WHAT THE TASK ASKS: Could you quote all of the data below verbatim, leaving the pictures out?
--- start ---
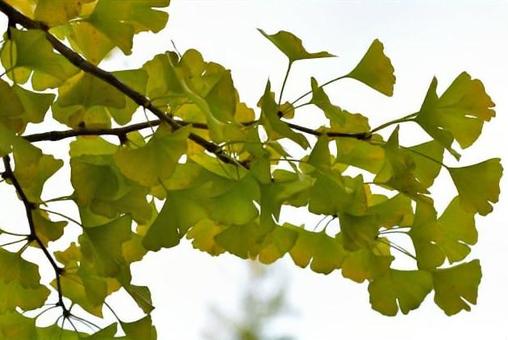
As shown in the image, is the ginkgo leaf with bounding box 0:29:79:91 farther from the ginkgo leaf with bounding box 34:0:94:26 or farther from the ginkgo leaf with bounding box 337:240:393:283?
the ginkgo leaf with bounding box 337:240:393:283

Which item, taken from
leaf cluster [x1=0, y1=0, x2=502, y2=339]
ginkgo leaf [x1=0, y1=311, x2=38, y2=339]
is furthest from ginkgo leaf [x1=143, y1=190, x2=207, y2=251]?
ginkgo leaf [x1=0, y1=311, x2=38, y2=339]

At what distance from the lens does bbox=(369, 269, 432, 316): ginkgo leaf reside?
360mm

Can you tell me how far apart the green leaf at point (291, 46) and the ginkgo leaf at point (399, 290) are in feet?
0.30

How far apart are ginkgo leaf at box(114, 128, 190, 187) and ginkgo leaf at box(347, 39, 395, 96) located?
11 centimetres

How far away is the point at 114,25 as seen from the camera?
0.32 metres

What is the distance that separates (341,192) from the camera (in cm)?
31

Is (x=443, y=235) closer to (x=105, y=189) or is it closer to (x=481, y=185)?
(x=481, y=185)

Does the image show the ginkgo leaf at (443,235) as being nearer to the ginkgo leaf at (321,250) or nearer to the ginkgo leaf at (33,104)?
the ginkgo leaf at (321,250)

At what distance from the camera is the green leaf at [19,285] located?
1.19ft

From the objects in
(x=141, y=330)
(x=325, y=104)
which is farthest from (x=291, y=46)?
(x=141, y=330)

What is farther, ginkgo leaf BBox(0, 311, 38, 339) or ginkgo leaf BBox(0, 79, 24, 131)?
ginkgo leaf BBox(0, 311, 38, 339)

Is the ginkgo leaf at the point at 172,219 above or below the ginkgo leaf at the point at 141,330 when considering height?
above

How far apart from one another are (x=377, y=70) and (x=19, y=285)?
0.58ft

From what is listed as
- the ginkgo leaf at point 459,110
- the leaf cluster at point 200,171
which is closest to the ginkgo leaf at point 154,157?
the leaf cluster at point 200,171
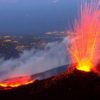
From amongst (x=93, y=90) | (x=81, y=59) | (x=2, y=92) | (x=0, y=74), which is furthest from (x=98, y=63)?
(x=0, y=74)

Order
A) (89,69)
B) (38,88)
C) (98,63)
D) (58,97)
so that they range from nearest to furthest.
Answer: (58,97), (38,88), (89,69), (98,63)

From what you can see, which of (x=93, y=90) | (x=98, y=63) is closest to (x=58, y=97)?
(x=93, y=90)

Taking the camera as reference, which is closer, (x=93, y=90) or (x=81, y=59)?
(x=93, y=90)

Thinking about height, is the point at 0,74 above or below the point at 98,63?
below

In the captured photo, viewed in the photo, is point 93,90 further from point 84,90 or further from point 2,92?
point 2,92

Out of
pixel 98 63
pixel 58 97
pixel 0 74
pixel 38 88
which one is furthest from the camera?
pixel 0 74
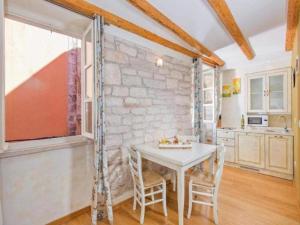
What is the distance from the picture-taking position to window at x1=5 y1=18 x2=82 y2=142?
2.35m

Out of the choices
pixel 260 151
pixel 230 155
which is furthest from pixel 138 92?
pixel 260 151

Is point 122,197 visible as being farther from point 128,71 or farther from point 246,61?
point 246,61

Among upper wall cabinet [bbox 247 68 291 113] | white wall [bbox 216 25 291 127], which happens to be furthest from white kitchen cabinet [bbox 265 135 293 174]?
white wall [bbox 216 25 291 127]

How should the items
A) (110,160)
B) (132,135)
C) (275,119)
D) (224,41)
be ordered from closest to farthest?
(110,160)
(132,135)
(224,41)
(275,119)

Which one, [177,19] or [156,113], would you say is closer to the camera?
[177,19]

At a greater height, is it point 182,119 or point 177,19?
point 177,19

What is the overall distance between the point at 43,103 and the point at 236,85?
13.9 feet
--- end ---
COMPLETE RESPONSE:
As shown in the image, is the ginkgo leaf with bounding box 0:29:79:91 farther from the ginkgo leaf with bounding box 34:0:94:26 or farther from the ginkgo leaf with bounding box 337:240:393:283?
the ginkgo leaf with bounding box 337:240:393:283

Which item, taken from
leaf cluster [x1=0, y1=0, x2=502, y2=339]
ginkgo leaf [x1=0, y1=311, x2=38, y2=339]
is furthest from ginkgo leaf [x1=143, y1=190, x2=207, y2=251]?
ginkgo leaf [x1=0, y1=311, x2=38, y2=339]

At what distance from the lens does bbox=(369, 269, 432, 316): ginkgo leaf reside?
360mm

Can you tell me how far apart the green leaf at point (291, 46) and the ginkgo leaf at point (399, 290) are in feet?
0.30

How far apart are ginkgo leaf at box(114, 128, 190, 187) and ginkgo leaf at box(347, 39, 395, 96) located?
11 centimetres

How far away is the point at 114,25 as seen from the camera?
0.32 metres

What is the distance that separates (341,192) from the camera (in cm)?
31

Is (x=443, y=235) closer to (x=105, y=189) or is it closer to (x=481, y=185)?
(x=481, y=185)

Does the image show the ginkgo leaf at (443,235) as being nearer to the ginkgo leaf at (321,250) or nearer to the ginkgo leaf at (33,104)?
the ginkgo leaf at (321,250)

At what distance from the camera is the green leaf at [19,285] located?
1.19ft

From the objects in
(x=141, y=330)
(x=325, y=104)
which is farthest from (x=291, y=46)?
(x=141, y=330)

What is farther, ginkgo leaf BBox(0, 311, 38, 339) or ginkgo leaf BBox(0, 79, 24, 131)?
ginkgo leaf BBox(0, 311, 38, 339)

Is the ginkgo leaf at the point at 172,219 above or below the ginkgo leaf at the point at 141,330 when considering height?
above

How far apart from one another are (x=377, y=70) and (x=19, y=285)?
0.58ft

From what is listed as
- the ginkgo leaf at point 459,110
- the leaf cluster at point 200,171
which is closest to the ginkgo leaf at point 154,157?
the leaf cluster at point 200,171
From amongst (x=93, y=90) | (x=81, y=59) | (x=2, y=92) | (x=0, y=74), which is furthest from (x=98, y=63)?
(x=0, y=74)

Order
A) (89,69)
B) (38,88)
C) (98,63)
D) (58,97)
so that they range from nearest to furthest.
Answer: (58,97), (38,88), (89,69), (98,63)

From what you can see, which of (x=93, y=90) | (x=98, y=63) is closest to (x=58, y=97)?
(x=93, y=90)

Taking the camera as reference, which is closer, (x=93, y=90) or (x=81, y=59)?
(x=93, y=90)

Thinking about height, is the point at 0,74 above or below the point at 98,63?
below

In the captured photo, viewed in the photo, is point 93,90 further from point 84,90 or further from point 2,92?
point 2,92

Out of
pixel 98 63
pixel 58 97
pixel 0 74
pixel 38 88
which one is furthest from the camera?
pixel 0 74
What is the distance from the picture-taking position to window at x1=5 y1=18 x2=82 y2=142?
2.35m

Out of the choices
pixel 260 151
pixel 230 155
which is furthest from pixel 138 92?
pixel 260 151

Is point 122,197 visible as being farther from point 128,71 or farther from point 246,61?
point 246,61

Among upper wall cabinet [bbox 247 68 291 113] | white wall [bbox 216 25 291 127], which happens to be furthest from white kitchen cabinet [bbox 265 135 293 174]?
white wall [bbox 216 25 291 127]

How should the items
A) (110,160)
B) (132,135)
C) (275,119)
D) (224,41)
be ordered from closest to farthest?
(110,160)
(132,135)
(224,41)
(275,119)

Which one, [177,19] or [156,113], would you say is closer to the camera?
[177,19]

At a greater height, is it point 182,119 or point 177,19?
point 177,19

What is the overall distance between the point at 43,103 and the point at 236,85?
13.9 feet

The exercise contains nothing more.